**Wyodrębniony tekst**
------------------------------------

Pomoc Samuelkowi z Rybnika

i

Autor: Marshall - Pies do zadań specjalnych, Siepomaga.pl

„Marshall - Pies do zadań specjalnych” jedzie do Hiszpanii wspomóc chorego Samuelka z Rybnika

„Marshall - Pies do zadań specjalnych” jedzie do Hiszpanii, żeby dodać otuchy choremu na nowotwór 2-letniemu Samuelkowi. Mały rybczanin aktualnie walczy o życie w jednym z hiszpańskich szpitali.

Mały Samuel Jurczyk zmaga się z nowotworem – złośliwa neuroblastoma o wysokim czynniku ryzyka. Rodzice dwuletniego chłopczyka na początku nie mogli uwierzyć w diagnozę. Nikt nie spodziewał się, że chłopczyk jest tak poważnie chory.

To była zwykła sobota. Samuelkowi, który ma 2 latka i 8 miesięcy, spuchła prawa nóżka. Nie podejrzewaliśmy niczego złego, ponieważ był w świetnej formie. Nóżka nie bolała, jak zwykle biegał po domu i rozrabiał. Jednak wygląd nóżki wzbudził nasz niepokój i zdecydowaliśmy jeszcze tego samego dnia pojechać do Punktu Nocnej i Świątecznej Opieki Zdrowotnej. Tam lekarz wyczuł pod palcami guza w brzuszku Samuelka. Skierował nas na SOR. Byliśmy już przerażeni. Zrobili mu USG i poinformowali, że jest to nowotwór. W celu diagnostyki i leczenia skierowano nas na oddział hematologii. Niedzielę spędziliśmy jeszcze razem oswajając się z myślą, że nasze dziecko jest śmiertelnie chore. Trudno było w to uwierzyć patrząc w jakim świetnym był humorze. W ten dzień poszliśmy jeszcze na sanki, żeby spędzić wspólnie czas ten ostatni raz przed leczeniem i rozłąką na wiele miesięcy – piszą na stronie kawalek-nieba.pl rodzice Samuela.

------------------------------------

**Treść polecenia**
Wyjaśnij w jednym do trzech zdań, dlaczego według tekstu o Samuelku rodzice na początku nie podejrzewali, że dzieje się coś złego. Dane pochodzą z innego źródła niż tekst.

**Informacje**
------------------------------------

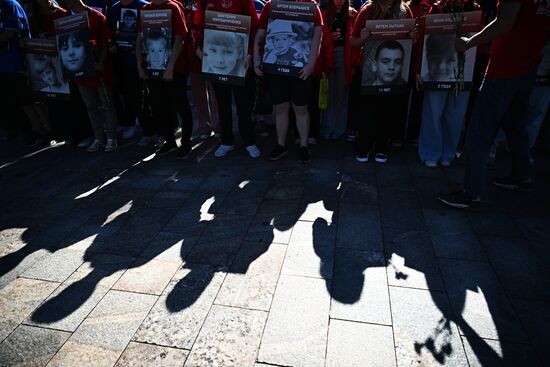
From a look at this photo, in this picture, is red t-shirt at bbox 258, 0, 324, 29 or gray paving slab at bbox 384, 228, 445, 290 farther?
red t-shirt at bbox 258, 0, 324, 29

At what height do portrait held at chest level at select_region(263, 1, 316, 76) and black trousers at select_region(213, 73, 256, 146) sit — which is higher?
portrait held at chest level at select_region(263, 1, 316, 76)

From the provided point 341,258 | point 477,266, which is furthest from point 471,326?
point 341,258

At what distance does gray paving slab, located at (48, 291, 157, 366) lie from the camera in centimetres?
226

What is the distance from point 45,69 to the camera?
5527 millimetres

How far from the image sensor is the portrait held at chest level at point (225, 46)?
464 centimetres

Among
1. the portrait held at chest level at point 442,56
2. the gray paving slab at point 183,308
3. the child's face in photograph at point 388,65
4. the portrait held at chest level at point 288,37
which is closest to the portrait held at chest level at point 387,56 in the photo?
the child's face in photograph at point 388,65

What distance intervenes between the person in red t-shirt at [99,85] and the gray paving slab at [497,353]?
5.30 metres

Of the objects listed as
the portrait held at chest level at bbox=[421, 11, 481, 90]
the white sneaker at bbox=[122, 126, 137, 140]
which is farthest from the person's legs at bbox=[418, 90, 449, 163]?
the white sneaker at bbox=[122, 126, 137, 140]

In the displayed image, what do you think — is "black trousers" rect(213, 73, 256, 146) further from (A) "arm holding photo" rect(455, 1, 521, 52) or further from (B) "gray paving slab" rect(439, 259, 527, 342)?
(B) "gray paving slab" rect(439, 259, 527, 342)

------------------------------------

**Oczekiwana odpowiedź**
Rodzice niczego złego nie podejrzewali, ponieważ Samuelek był w świetnej formie. Nóżka go nie bolała, a on jak zwykle biegał po domu i rozrabiał.